Aim:
Render the lines starting at the one containing "Does textured bark" and ending at the one containing "2.81 meters" as a Markdown table with columns Row and Line, skipping blank lines.

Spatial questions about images
— BEGIN —
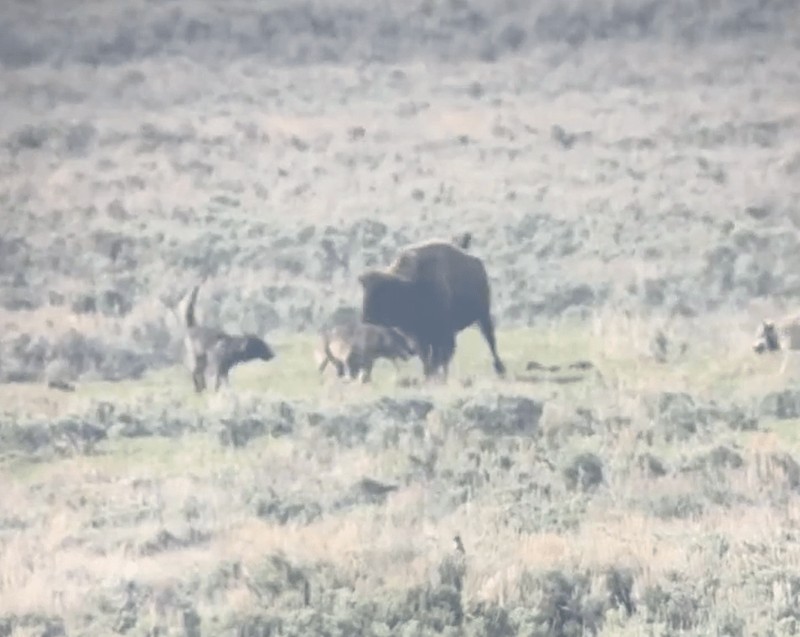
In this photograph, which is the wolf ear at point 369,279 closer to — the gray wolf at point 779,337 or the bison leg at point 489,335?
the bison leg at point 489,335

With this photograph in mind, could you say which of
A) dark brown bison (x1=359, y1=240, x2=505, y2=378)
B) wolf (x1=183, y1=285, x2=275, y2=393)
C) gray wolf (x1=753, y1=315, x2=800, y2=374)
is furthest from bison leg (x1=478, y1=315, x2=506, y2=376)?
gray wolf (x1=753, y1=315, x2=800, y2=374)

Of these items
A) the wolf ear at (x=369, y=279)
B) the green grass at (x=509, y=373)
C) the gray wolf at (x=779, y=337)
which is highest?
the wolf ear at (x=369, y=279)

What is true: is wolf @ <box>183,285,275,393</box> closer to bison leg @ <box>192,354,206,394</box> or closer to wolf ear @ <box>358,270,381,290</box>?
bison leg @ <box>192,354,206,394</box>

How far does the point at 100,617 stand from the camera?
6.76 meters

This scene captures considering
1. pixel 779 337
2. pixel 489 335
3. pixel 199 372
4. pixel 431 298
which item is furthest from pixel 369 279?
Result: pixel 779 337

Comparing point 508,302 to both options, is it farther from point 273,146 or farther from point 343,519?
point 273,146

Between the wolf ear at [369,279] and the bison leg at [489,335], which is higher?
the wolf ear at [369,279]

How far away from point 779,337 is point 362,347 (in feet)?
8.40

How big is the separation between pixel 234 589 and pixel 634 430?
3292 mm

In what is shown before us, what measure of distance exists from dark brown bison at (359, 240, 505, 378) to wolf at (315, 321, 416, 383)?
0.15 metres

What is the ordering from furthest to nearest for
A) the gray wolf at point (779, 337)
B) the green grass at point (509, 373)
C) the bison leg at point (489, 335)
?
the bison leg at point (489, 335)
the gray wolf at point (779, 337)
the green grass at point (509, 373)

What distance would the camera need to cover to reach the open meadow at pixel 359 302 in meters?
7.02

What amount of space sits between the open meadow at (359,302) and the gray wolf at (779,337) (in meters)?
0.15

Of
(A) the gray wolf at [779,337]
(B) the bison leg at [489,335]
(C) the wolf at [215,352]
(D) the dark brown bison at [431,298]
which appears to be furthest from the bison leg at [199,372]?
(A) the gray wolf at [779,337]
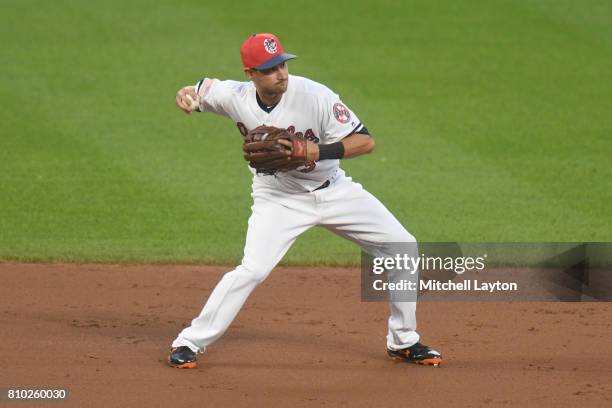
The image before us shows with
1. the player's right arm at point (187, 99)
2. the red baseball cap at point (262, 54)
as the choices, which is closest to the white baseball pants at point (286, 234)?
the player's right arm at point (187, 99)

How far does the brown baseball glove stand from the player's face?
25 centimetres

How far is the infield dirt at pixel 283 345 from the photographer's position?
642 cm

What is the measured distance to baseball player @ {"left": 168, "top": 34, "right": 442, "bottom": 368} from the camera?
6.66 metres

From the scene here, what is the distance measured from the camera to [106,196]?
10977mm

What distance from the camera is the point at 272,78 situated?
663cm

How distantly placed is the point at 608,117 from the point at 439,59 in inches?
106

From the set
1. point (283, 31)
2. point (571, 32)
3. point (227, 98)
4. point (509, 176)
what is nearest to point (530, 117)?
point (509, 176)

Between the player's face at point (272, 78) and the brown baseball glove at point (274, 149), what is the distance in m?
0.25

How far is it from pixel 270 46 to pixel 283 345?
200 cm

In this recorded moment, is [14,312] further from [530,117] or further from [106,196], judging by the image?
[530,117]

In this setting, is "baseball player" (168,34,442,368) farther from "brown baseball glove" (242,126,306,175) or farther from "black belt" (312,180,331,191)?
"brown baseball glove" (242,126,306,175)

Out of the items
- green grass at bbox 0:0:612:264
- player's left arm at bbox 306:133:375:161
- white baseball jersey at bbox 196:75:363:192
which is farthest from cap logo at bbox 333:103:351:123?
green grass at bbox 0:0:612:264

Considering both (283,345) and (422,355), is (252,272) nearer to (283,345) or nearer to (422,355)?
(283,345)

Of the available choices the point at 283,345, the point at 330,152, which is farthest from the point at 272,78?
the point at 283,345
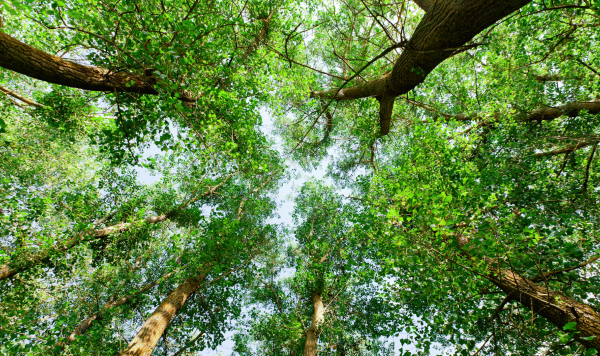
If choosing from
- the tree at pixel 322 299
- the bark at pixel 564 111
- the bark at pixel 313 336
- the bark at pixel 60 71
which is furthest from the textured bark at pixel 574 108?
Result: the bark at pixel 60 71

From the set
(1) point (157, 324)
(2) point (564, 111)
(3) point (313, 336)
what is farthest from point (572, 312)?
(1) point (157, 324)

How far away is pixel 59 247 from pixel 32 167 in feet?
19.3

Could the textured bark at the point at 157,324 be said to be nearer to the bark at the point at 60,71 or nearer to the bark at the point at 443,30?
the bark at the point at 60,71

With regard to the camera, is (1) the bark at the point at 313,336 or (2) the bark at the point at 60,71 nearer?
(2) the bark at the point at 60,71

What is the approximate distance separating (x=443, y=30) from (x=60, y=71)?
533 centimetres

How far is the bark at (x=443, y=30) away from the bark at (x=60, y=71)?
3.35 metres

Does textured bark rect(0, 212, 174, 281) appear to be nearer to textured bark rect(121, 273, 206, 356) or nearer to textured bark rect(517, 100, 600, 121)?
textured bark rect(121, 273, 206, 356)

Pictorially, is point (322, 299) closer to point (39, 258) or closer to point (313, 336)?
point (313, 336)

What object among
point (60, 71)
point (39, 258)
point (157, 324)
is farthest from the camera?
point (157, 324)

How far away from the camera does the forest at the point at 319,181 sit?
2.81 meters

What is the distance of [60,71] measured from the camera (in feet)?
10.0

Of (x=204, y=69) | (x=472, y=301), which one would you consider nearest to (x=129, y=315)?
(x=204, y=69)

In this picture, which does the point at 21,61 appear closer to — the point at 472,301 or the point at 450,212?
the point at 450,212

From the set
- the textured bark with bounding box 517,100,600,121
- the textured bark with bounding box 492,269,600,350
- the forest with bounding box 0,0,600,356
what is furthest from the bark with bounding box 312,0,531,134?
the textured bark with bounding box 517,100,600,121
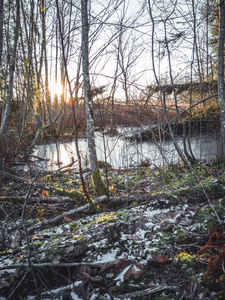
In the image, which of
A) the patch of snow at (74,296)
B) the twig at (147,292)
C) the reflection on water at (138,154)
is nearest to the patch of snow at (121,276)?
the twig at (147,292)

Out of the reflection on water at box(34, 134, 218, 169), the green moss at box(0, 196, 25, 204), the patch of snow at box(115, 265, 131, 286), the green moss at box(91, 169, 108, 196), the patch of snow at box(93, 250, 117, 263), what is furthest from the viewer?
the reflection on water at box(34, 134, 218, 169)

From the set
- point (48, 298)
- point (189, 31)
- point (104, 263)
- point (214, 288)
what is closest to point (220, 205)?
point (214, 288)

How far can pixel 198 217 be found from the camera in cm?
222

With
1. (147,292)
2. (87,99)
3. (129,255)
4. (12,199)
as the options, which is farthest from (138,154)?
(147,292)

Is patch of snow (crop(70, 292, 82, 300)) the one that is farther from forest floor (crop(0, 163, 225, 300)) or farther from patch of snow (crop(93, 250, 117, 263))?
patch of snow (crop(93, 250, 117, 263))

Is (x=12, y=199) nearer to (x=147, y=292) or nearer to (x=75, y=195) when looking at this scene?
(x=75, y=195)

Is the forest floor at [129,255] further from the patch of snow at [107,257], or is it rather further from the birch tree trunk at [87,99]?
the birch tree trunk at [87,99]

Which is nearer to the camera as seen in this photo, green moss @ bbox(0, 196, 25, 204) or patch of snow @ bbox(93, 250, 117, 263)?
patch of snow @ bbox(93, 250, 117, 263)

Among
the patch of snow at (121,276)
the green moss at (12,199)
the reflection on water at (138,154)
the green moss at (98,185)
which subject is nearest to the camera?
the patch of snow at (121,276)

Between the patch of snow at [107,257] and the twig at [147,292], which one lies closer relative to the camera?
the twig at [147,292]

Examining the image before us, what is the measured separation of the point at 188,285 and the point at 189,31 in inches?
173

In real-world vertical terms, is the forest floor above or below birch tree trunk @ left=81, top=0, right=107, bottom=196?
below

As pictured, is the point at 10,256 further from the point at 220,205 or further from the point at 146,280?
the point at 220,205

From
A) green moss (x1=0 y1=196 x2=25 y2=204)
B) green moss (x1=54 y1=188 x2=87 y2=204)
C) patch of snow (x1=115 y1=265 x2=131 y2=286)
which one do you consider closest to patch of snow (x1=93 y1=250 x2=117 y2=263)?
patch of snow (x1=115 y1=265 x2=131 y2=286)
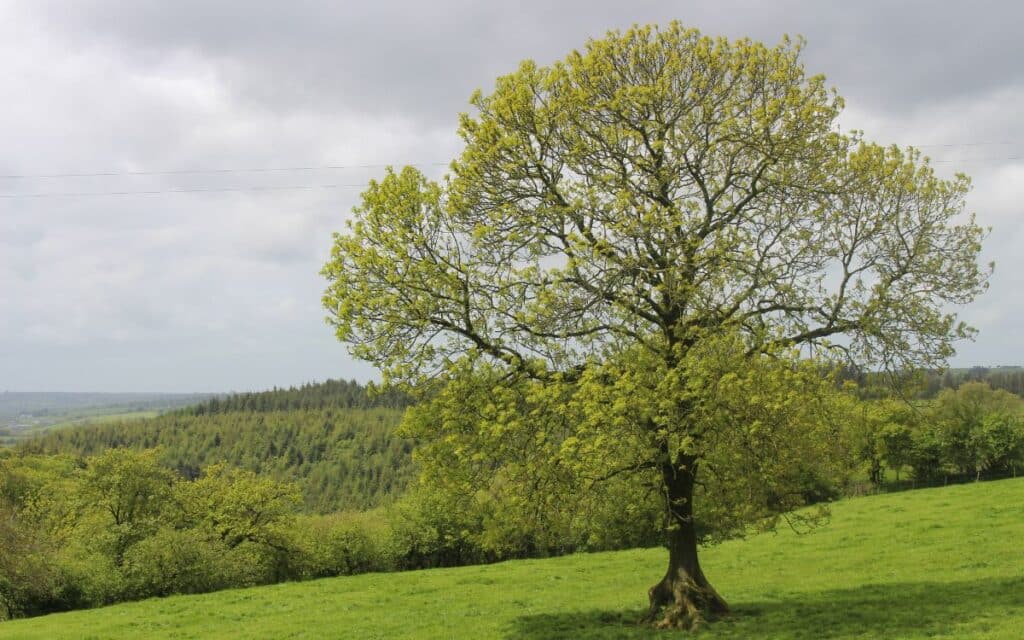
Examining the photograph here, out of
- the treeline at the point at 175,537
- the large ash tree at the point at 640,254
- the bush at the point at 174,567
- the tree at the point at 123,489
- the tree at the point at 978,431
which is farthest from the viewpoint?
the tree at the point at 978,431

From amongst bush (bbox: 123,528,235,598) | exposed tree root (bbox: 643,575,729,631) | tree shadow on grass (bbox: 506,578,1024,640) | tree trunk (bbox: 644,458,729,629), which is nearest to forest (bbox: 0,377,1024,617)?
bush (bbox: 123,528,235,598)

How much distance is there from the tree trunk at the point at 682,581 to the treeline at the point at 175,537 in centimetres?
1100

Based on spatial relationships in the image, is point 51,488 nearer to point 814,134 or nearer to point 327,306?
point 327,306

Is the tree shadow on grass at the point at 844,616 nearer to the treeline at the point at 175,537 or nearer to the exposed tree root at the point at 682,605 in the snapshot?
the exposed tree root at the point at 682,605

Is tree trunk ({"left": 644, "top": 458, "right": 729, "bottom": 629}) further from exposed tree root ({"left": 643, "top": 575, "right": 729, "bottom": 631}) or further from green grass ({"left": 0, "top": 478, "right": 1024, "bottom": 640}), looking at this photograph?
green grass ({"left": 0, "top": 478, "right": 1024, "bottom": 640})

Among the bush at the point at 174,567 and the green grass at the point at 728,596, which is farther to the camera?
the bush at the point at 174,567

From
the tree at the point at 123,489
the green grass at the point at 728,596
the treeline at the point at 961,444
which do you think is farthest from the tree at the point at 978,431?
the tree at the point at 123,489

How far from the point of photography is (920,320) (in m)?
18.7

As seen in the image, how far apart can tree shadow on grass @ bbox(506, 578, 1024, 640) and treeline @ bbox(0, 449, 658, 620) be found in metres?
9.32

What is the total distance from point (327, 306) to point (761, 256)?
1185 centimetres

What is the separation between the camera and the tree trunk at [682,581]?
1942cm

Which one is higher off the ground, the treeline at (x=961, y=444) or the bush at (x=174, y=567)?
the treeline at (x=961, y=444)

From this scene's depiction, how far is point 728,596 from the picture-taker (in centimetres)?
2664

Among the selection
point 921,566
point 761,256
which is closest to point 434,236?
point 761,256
— END —
The result:
| Row | Line |
|---|---|
| 1 | Does textured bark rect(0, 212, 174, 281) appear to be nearer to textured bark rect(121, 273, 206, 356) or nearer to textured bark rect(517, 100, 600, 121)? |
| 2 | textured bark rect(121, 273, 206, 356) |
| 3 | Pictorially, is point (322, 299) closer to point (39, 258) or closer to point (313, 336)? |
| 4 | point (313, 336) |
| 5 | What object among |
| 6 | point (60, 71) |
| 7 | point (39, 258) |
| 8 | point (157, 324) |
| 9 | is farthest from the camera? |
| 10 | point (157, 324) |
| 11 | How far away from the camera does the forest at the point at 319,181 sit? |
| 12 | 2.81 meters |